Louis James Hauge Jnr MOH

b. 12/12/1924 Ada, Minnesota. d. 24/05/1945 Shuri, Okinawa, Japan.

DATE OF MOH ACTION: 24/05/1945 Shuri, Okinawa, Japan.

Louis J Hauge MOH

Louis Hauge Jr. was born on December 12, 1924, in Ada, Minnesota. He was active in all athletics but left high school after his first year and worked in a canning factory in Ada, where he became assistant foreman. Hauge was later employed at a shipyard in Tacoma, Washington as a painter.

Hauge was inducted into the Marine Corps Reserve on April 23, 1943, and completed light machine gun school at Camp Elliott, California before serving with the 1st Marine Division at New Caledonia and New Guinea. Later, he saw combat action on Peleliu as a message runner with Headquarters Company, 1st Battalion, 1st Marines. In this capacity, Hauge distinguished himself for his bravery under fire and was given a meritorious promotion to corporal.

Corporal Hauge was killed in action on May 14, 1945, while serving on Okinawa as a member of the 1st Marine Division. For his heroic actions on that day, Hauge was awarded the Medal of Honor. At the time of his death, Cpl Hauge was squad leader of a machine gun squad in Southern Okinawa engaged in an assault against a heavily fortified Japanese hill.
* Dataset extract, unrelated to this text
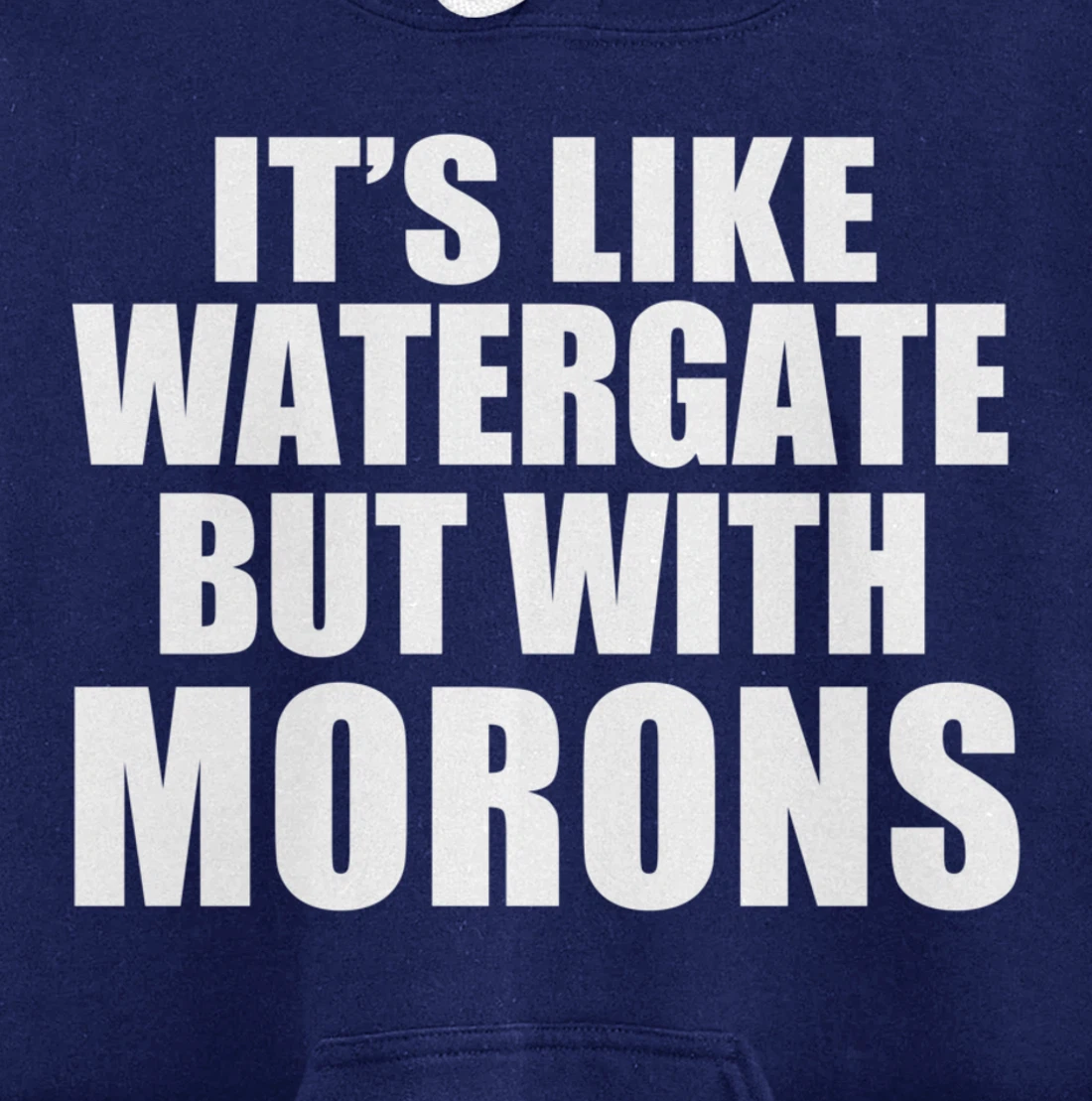 IT'S LIKE WATERGATE BUT WITH MORONS Funny Donald Trump Meme Pullover Hoodie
It was during the evening that the left flank of Company C, 1st Battalion, 1st Marines, was pinned down by a barrage of mortar and machine gun fire. The enemy was pouring enfilade fire into the ranks of the Marines. Quickly spotting the two guns responsible for the damage, Cpl Hauge boldly rushed across an open area, heaving hand grenades as he ran. Wounded before he reached the first gun, he nevertheless continued his one-man assault and completely destroyed the position. Without stopping, he pushed forward and attacked the second gun with grenades and demolished it before falling from the deadly fire of the Japanese snipers. Inspired by his actions, his company rose from their besieged position and pressed home the attack.
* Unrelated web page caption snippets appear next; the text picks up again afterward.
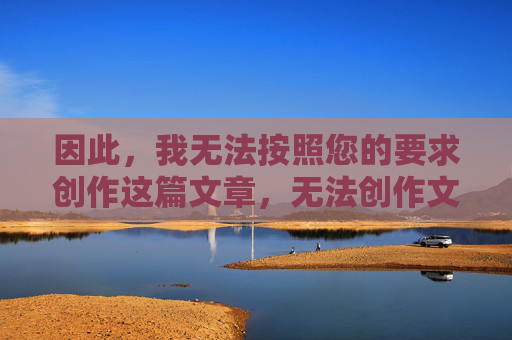 因此，我无法按照您的要求创作这篇文章，无法创作文章通知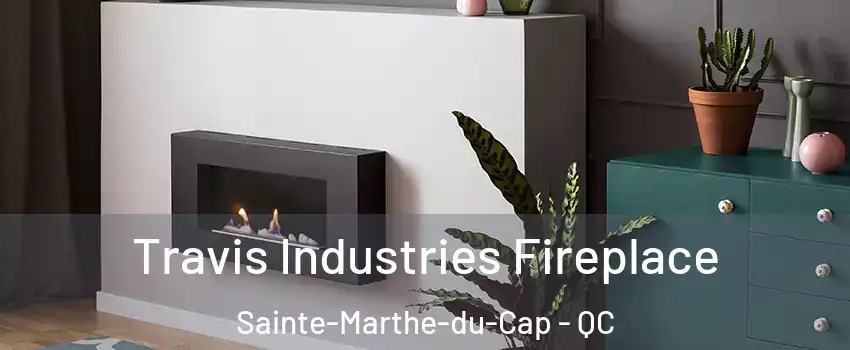 Travis Industries Fireplace Sainte-Marthe-du-Cap - QC
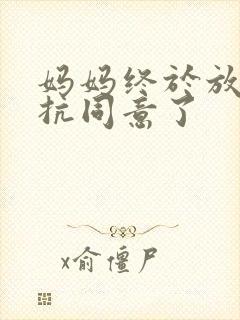 妈妈终于放弃抵抗同意了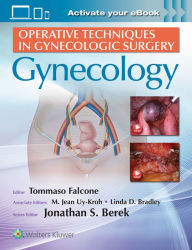 Title: Operative Techniques in Gynecologic Surgery: Gynecology: Gynecology, Author: Tommaso Falcone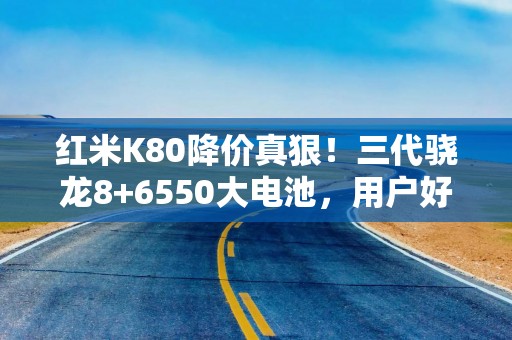 红米K80降价真狠！三代骁龙8+6550大电池，用户好评有这么多？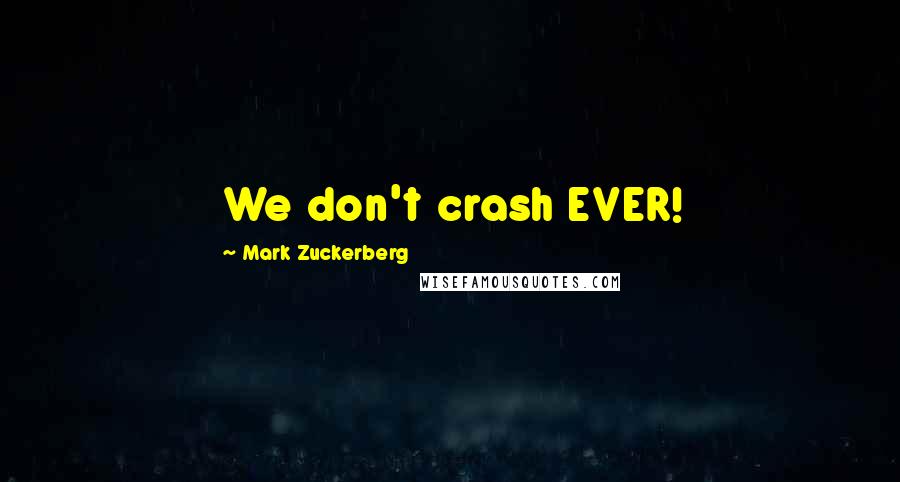 Mark Zuckerberg Quotes: We don't crash EVER!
The award was presented to his father on June 14, 1946, by Col Norman E. True, USMC, who represented the Commandant of the Marine Corps.

Corporal Hauge’s remains were eventually returned to the United States and interred in the National Memorial Cemetery of the Pacific in Honolulu, Hawaii.



For conspicuous gallantry and intrepidity at risk of his life above and beyond the call of duty as leader of a machine-gun squad serving with Company C, 1st Battalion, 1st Marines, 1st Marine Division, in action against enemy Japanese forces on Okinawa Shima in the Ryukyu Chain on 14 May 1945. Alert and aggressive during a determined assault against a strongly fortified Japanese hill position, Cpl. Hauge boldly took the initiative when his company’s left flank was pinned down under a heavy machine-gun and mortar barrage with resultant severe casualties and, quickly locating the two machine guns which were delivering the uninterrupted stream of enfilade fire, ordered his squad to maintain a covering barrage as he rushed across an exposed area toward the furiously blazing enemy weapons. Although painfully wounded as he charged the first machine gun, he launched a vigorous singlehanded grenade attack, destroyed the entire hostile gun position, and moved relentlessly forward toward the other emplacement despite his wounds and the increasingly heavy Japanese fire. Undaunted by the savage opposition, he again hurled his deadly grenades with unerring aim and succeeded in demolishing the second enemy gun before he fell under the slashing fury of Japanese sniper fire. By his ready grasp of the critical situation and his heroic one-man assault tactics, Cpl. Hauge had eliminated two strategically placed enemy weapons, thereby releasing the besieged troops from an overwhelming volume of hostile fire and enabling his company to advance. His indomitable fighting spirit and decisive valor in the face of almost certain death reflect the highest credit upon Cpl. Hauge and the U.S. Naval Service. He gallantly gave his life in the service of his country.